▶ [Exercise objective] Condense the paragraph of the court opinion below that begins "The respondent, Charles W. Bunn" into a short bulleted list that keeps its main facts.

▶ [Quoted passage]
Messrs. Hamilton Ward, Attorney General of New York, and Henry S. Manley, Assistant Attorney General, by special leave of Court, filed a brief on behalf of the State of New York as amicus curiae.
The respondent, Charles W. Bunn, in the years 1919 and 1920, purchased for cash, as investments, bonds issued by various counties and cities in the State of Minnesota. In January, 1924, he sold these bonds, realizing a net profit of $736.26. Upon this net profit, less a net loss of $41.20 suffered by him on similar bonds held less than two years, the Commissioner of Internal Revenue determined an additional income tax in the amount of $85.44. The plaintiff paid this amount to the Collector, under protest, and claimed a refund upon the ground that the tax was illegal because assessed upon income from municipal bonds. The claim was rejected and this suit was brought against the Collector to recover the money paid.
The complaint, alleging these facts, charged that the Revenue Act of 1924, if thus applied, was unconstitutional and void in that the tax was laid upon the instrumentalities of States. Demurrer to the complaint was overruled by the District Court, and, the defendant having declined to plead further, judgment was entered for the plaintiff. The judgment was affirmed by the Circuit Court of Appeals, and this Court granted a writ of certiorari.
The Revenue Act of 1924 (c. 234, sec. 213, 43 Stat. 253, 267, 268, U.S.C. Tit. 26, sec. 954) clearly authorized the tax. The Act included in the term "gross income" the gains and profits derived from "sales, or dealings in property, whether real or personal." See Irwin v. Gavit, 268 U.S. 161, 166. The Act gave an express exemption to "interest upon the obligations of a State, Territory or any political subdivision thereof," but this exemption was not extended to profits realized on the sale of such obligations, and the statement of the Government is not challenged that it has been the uniform practice of the Treasury Department in administering the federal income tax acts to include in taxable income the gain derived from the sale of state and municipal bonds.
The authority of the Congress to lay a tax on the profit realized by an investor from the sale or conversion of capital assets in general is not open to dispute and is not disputed. That is a matter of governmental policy and not of constitutional power. The question raised here is not because the securities sold were capital assets but because they were governmental in character.
The question is further limited by the fact that it does not appear that the securities were issued at a discount, so that the gain derived could be considered to be in lieu of interest. Whatever questions might arise in cases of that sort are not now before the court. The present case is simply one of profit obtained from purchase and sale, without qualification by any special circumstances.

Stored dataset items
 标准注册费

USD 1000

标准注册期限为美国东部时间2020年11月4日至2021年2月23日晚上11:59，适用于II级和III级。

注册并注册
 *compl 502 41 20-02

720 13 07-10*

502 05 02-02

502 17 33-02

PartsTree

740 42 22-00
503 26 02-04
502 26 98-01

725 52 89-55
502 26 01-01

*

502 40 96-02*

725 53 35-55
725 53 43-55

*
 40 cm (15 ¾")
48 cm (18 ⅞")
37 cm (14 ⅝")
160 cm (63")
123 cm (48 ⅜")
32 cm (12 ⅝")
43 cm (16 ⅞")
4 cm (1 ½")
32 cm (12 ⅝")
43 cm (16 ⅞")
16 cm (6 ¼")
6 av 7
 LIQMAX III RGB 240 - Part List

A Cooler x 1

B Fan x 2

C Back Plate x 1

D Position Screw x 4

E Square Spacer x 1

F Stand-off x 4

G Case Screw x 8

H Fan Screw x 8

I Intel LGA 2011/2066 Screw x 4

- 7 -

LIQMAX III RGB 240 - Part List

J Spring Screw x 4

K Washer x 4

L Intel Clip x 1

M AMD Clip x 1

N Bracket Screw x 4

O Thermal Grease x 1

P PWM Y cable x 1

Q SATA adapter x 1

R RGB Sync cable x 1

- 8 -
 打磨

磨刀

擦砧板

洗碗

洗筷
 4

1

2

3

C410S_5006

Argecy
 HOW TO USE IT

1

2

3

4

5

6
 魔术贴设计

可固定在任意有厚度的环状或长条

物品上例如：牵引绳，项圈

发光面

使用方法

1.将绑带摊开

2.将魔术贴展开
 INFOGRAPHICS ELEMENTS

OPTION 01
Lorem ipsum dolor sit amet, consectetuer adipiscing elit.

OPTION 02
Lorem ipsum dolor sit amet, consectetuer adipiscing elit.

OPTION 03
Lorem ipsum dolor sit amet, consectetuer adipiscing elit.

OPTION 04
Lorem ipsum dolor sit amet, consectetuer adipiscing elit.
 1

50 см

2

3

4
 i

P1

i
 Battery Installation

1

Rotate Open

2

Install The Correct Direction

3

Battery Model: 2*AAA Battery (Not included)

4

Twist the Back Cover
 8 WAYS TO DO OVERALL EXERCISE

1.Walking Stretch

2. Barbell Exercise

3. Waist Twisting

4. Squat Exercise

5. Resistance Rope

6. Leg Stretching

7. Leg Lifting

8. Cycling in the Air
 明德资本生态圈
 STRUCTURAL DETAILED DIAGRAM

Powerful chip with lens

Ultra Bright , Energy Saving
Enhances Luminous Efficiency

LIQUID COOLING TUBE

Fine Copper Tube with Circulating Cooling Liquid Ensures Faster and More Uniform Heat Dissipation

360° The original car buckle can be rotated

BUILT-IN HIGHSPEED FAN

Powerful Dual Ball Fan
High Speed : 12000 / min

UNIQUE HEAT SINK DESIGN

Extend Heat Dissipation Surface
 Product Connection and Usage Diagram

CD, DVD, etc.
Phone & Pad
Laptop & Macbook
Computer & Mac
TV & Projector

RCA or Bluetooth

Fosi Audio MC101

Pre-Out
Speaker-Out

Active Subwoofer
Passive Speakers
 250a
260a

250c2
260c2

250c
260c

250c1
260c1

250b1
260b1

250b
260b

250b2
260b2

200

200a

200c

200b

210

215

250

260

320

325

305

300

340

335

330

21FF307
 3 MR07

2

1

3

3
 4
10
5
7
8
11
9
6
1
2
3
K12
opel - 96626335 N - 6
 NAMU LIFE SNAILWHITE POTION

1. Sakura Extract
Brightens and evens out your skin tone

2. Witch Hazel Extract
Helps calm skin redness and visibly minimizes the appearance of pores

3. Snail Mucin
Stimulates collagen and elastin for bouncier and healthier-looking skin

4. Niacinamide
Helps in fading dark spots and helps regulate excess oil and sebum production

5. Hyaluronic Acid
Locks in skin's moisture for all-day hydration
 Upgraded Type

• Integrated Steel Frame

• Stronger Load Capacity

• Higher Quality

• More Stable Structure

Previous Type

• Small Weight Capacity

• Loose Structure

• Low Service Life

▶ [Task solution]
- In 1919 and 1920, Charles W. Bunn bought bonds issued by Minnesota counties and cities for cash as investments.
- He sold them in January 1924 for a net profit of $736.26.
- After subtracting a $41.20 net loss on similar bonds held under two years, the Commissioner of Internal Revenue assessed an additional income tax of $85.44.
- He paid the tax under protest and sought a refund, arguing that a tax on income from municipal bonds was illegal.
- The refund claim was rejected, and he sued the Collector to recover the payment.